## START Selected text

# 2014 Muskegon River Walleye Egg Take Reminder



## wilsonm (Dec 28, 2010)

We are tentatively scheduled to check walleye for ripeness Monday March 31st. We will be shocking between Croton and Pine Street access. What we find then will dictate what date the egg take begins. Thanks again for all your cooperation. Below is the press release for this year.

Mike Wilson
DNR Fisheries 
Plainwell

*Anglers reminded of Muskegon River walleye egg collection to occur this spring*
Contact: Cadillac Operations Service Center, 231-775-9727 or Ed Golder, 517-284-5815 
Agency: Natural Resources


March 17, 2014
The Department of Natural Resources (DNR) reminds Muskegon River anglers that Fisheries Division personnel will be taking walleye eggs below Croton Dam this spring.

## END Selected text
## START Records provided

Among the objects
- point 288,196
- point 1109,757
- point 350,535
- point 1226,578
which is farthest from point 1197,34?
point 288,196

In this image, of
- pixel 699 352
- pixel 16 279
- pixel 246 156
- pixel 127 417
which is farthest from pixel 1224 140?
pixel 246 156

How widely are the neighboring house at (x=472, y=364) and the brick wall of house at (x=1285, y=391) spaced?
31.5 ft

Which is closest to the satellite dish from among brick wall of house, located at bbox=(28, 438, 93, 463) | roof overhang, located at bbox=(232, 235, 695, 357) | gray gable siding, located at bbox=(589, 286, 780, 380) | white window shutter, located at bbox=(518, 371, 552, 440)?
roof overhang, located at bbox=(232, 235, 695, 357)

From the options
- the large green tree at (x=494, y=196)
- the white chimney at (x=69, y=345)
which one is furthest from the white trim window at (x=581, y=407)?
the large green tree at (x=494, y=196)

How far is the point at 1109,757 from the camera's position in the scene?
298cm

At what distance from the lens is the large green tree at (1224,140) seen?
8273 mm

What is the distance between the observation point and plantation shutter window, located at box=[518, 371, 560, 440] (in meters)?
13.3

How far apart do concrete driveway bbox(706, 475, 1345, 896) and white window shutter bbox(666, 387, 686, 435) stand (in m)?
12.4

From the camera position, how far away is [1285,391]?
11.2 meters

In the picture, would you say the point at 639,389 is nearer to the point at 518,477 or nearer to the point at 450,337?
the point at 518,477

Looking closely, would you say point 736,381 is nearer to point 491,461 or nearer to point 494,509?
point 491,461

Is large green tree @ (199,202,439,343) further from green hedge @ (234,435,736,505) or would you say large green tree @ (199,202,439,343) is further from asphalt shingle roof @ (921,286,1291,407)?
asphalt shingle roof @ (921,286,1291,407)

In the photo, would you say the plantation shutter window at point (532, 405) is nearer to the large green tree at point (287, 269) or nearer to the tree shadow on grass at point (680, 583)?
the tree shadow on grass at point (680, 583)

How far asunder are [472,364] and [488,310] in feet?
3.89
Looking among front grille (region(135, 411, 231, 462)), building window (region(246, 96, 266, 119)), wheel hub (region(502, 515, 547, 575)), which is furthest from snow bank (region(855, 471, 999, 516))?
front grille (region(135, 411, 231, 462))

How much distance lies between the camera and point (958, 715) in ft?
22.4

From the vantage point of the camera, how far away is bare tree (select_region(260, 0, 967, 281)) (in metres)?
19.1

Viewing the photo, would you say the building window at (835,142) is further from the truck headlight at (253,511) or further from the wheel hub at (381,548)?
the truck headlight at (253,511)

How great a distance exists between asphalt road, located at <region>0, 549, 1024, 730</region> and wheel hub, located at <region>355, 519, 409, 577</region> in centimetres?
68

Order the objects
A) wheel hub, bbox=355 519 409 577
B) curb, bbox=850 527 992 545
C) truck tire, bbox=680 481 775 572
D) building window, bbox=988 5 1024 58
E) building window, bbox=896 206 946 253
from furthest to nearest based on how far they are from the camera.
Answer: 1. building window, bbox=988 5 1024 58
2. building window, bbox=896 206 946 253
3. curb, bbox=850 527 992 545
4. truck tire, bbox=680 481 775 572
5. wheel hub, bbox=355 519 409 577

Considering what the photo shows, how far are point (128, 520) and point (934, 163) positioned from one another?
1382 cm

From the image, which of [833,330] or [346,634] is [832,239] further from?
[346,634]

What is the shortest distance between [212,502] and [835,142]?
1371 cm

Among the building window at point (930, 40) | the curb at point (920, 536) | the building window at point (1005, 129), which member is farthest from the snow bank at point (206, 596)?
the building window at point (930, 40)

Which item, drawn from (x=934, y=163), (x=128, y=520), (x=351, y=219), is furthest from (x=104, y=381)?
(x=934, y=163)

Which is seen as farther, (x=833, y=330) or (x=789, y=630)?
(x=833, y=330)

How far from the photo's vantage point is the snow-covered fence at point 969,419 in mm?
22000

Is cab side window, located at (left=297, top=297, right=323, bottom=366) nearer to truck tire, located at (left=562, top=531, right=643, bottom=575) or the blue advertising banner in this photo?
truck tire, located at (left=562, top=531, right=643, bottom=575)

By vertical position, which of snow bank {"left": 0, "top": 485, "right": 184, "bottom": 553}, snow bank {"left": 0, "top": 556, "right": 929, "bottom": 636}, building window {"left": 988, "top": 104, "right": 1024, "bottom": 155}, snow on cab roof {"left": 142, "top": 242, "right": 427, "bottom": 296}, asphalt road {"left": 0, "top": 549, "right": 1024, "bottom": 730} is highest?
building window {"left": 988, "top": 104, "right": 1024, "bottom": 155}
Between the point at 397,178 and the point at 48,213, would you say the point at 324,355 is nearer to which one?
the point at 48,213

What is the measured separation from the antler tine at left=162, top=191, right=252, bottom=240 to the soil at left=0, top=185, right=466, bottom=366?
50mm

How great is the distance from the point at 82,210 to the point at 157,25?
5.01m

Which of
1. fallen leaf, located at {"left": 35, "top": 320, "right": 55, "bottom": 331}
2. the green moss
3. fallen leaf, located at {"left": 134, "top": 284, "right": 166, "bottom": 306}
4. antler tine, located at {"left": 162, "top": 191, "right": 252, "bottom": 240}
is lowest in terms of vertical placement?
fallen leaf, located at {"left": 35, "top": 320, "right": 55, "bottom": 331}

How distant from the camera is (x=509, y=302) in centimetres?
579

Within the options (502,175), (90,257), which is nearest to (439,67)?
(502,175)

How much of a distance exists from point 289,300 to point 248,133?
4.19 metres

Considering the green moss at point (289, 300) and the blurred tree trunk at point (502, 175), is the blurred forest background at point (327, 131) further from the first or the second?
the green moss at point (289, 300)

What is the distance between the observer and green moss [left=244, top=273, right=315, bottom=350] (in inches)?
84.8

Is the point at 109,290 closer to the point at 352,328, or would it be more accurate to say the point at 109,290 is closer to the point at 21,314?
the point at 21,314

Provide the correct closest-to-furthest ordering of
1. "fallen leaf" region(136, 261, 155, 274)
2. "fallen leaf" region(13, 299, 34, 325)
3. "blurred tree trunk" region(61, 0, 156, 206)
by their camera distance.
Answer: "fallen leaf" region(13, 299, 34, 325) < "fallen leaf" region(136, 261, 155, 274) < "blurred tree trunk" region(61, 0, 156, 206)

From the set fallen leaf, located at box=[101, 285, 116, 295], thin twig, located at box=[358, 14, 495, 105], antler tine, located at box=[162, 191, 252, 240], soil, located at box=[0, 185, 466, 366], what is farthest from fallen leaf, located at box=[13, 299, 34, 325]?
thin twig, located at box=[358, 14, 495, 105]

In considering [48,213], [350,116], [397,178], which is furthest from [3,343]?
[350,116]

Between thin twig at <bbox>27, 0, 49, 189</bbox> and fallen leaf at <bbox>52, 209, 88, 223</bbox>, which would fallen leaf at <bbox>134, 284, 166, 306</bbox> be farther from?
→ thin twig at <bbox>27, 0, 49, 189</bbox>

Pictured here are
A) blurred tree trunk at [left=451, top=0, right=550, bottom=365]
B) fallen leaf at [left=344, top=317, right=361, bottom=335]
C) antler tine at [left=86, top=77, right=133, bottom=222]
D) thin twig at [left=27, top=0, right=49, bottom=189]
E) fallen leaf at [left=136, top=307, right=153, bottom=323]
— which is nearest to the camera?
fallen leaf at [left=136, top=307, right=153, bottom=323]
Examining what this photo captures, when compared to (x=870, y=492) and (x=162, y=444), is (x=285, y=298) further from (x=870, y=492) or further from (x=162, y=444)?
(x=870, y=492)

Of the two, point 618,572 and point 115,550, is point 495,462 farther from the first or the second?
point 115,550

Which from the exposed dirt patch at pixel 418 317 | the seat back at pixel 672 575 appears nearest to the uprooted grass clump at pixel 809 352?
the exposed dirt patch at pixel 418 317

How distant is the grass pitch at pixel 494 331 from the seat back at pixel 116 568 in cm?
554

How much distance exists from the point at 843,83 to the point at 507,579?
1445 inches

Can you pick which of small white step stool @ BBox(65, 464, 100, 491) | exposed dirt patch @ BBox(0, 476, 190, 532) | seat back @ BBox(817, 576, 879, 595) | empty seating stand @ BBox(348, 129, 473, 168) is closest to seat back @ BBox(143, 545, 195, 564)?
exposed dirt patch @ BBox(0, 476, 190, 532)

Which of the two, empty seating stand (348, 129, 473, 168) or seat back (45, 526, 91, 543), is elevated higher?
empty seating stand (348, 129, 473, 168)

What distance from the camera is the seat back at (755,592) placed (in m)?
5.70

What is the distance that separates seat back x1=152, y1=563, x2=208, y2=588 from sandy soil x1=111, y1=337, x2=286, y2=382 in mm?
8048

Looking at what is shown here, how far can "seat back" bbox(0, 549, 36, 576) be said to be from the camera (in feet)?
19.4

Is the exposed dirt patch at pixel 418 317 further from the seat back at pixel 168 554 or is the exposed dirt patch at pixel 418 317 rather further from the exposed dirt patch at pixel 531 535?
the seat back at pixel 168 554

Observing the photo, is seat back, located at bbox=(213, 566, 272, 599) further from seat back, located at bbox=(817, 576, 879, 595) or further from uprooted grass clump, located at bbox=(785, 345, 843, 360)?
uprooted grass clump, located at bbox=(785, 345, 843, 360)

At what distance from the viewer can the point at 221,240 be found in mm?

## END Records provided

■ What this task involves:
In the walleye egg take reminder, between which two points will walleye be shocked to check for ripeness?

■ Result below:
Between Croton and the Pine Street access.